In one of my recent projects, while working on Jenkins, I was required to create and implement a Project-based Matrix Authorization Strategy.
Installation of Jenkins is a simple task, but it took me a while to implement this strategy and later I found it quite easy enough and thought of writing a blog.
Project-based Matrix Authorization Strategy is an authorization method using which we can define which user or group can do what actions on which job. This gives us a fine-grained control over user/group permissions per project.
We are starting with a fresh Jenkins installation. Jenkins could be installed using the following commands:
wget -q -O - https://jenkins-ci.org/debian/jenkins-ci.org.key | sudo apt-key add - sudo sh -c 'echo deb http://pkg.jenkins-ci.org/debian binary/ > /etc/apt/sources.list.d/jenkins.list' sudo apt-get update sudo apt-get install jenkins
Jenkins uses 8080 port by default so it could be accessible browsing below link
We would be welcomed by this page:
Now , click on “Manage Jenkins”, we would be navigated to the following page:
Click on “Configure Global Security” to move to Global Security page:
Check Enable security and more options would appear as shown below:
As we are creating new users in Jenkins, we would be using “Jenkins’ own user database”. Select this radio button under “Security Realm”.
Under Authorization, select “Project-based Matrix Authorization Strategy” and add two users, one administrator (say admin) and a regular user (say user1).
All the checkboxes present besides users are for setting global permissions. Select all checkboxes against admin user to give admin full permissions.
For user1, we are selecting read permissions under jobs. With this, user1 would now have read permission to view all jobs which we would be creating later on.
We have to provide read permission under “Overall” category to any regular user otherwise the user won’t be able to see anything after login.
Save this setting and we would be navigated to login page.
Sign up with user “admin” and set a password and other details and log in using admin user.
We can create “user1” the same way after logging out of admin.

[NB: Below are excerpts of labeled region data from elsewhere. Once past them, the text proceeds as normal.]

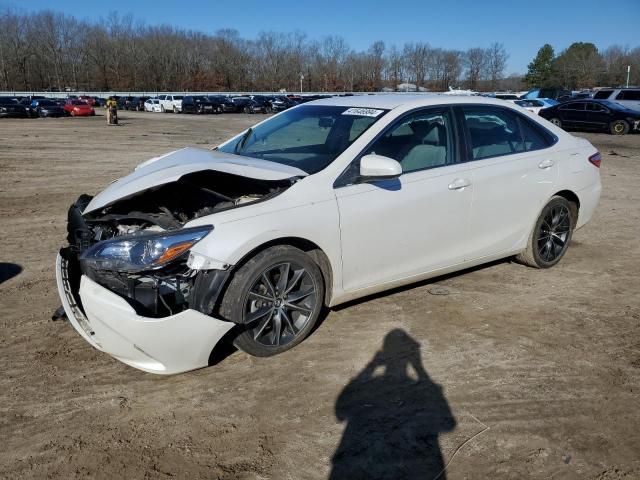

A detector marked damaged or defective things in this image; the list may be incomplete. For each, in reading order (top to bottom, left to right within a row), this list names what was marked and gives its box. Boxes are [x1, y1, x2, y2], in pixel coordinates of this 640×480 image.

detached front bumper [55, 253, 234, 374]
broken headlight [80, 224, 212, 272]
damaged front end [53, 167, 296, 374]
crumpled hood [83, 147, 308, 213]
damaged white car [55, 93, 600, 372]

Now, login in as admin user and create a job (say job1) and in configuration, select checkbox “Enable Project-based security” as shown below.
Add user “user1”, and give it “build” permissions under “Job” category and save the settings. This would enable “user1” to build this job when user1 would log in.

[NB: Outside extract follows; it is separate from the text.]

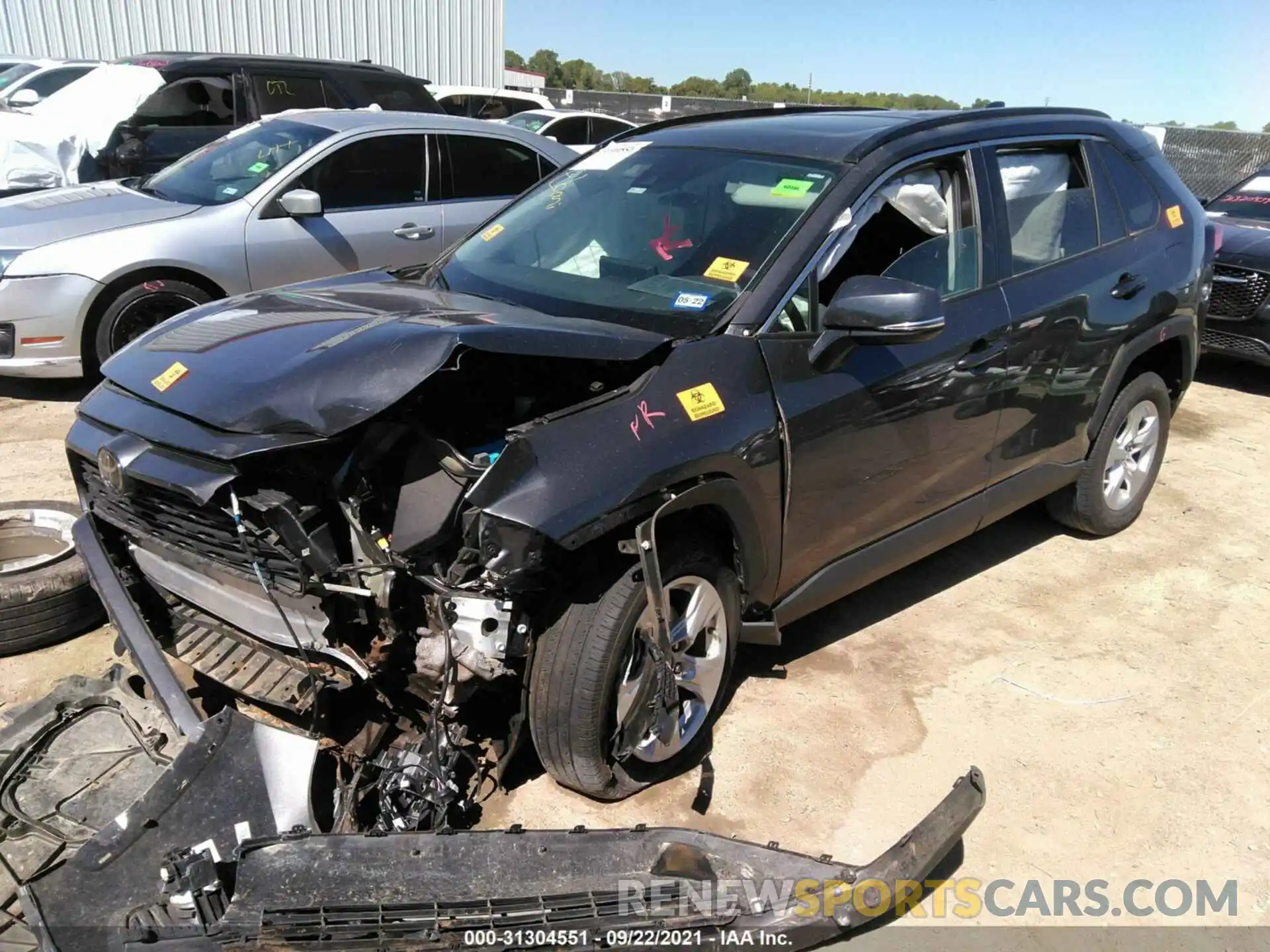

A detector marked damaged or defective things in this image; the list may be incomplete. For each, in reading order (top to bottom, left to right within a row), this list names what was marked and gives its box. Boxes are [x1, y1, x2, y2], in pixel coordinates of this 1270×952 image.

Alternatively, if we want user1 to have build permissions for every job which admin would create later on, we can select the “build” checkbox under “Job” category in “Configure Global Security.”
Since, we have provided all permission to “admin” while configuring global security, we do not need to add per project permission for admin.
With this, we can set global as well as per-project permissions for every user.